The Lagos Chamber of Commerce and Industry (LCCI) has said capital projects would suffer under the current regime of high public debt servicing.
Muda Yusuf, its director general, who said this in an interview, noted that high debt service would deny the economy the desired funding for critical infrastructure projects necessary to build a globally competitive economy.
Besides, Yusuf said the debt service burden of the country would be worsened under a currency depreciation, especially when productivity in the economy remains low, describing this as the foreign exchange risk to external borrowing.
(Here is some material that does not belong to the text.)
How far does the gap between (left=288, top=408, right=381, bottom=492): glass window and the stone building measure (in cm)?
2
The LCCI scribe also raised concern over the rising debt profile of the government, describing it as unsustainable especially as revenue sources are thinning out.
The debt profile grew by 127 per cent from N12.6tn in 2015 to N28.6tn as of the end of March 2020.
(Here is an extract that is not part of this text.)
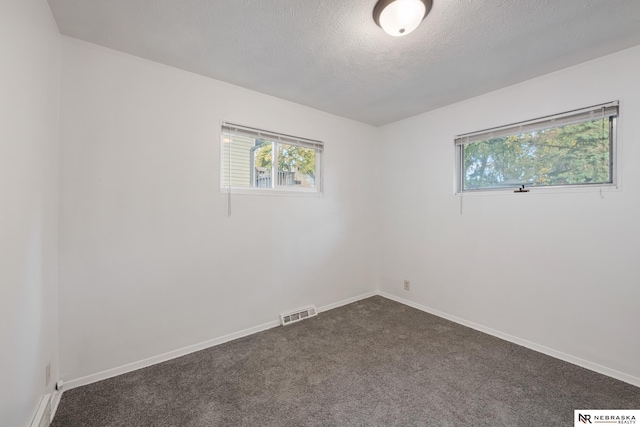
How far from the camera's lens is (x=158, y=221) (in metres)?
2.10

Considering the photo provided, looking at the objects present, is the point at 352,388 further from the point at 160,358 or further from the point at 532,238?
the point at 532,238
Yusuf said although 14.3 per cent of the debts were debts owed by the state governments and the Federal Capital Territory, there was cause for worry.
He said, “The capacity to service the current stock of debt raises serious sustainability concerns.
“For instance, the debt service provision in the 2019 budget was a whooping N2tn whereas the total capital budget was N2.9tn. This implies that the debt service commitment was 70 per cent of capital budget allocation.
“Only recently, the National Assembly approved the revised 2020 budget of N10.8tn.
“The recurrent component was N4.9tn, which is 45.4 per cent. The capital component was N2.49tn, which is 23 per cent of the budget.”
“The debt service component is N2.95tn, which is 27.3 per cent.
“It follows that the sum of the recurrent provision and the debt service provision represent 73 per cent of the budget.
With the plunge in revenue, he said, the capacity to fund both the recurrent and debt service would be severely constrained.
This would put capital project funding at a great risk, he noted.
“All these underline the imperative of reforms to reduce recurrent expenditure, especially the cost of governance,” he said.
The director-general said it was critical as well to ensure appropriate policy choices to attract equity domestic and foreign private sector capital for economic and social infrastructure financing.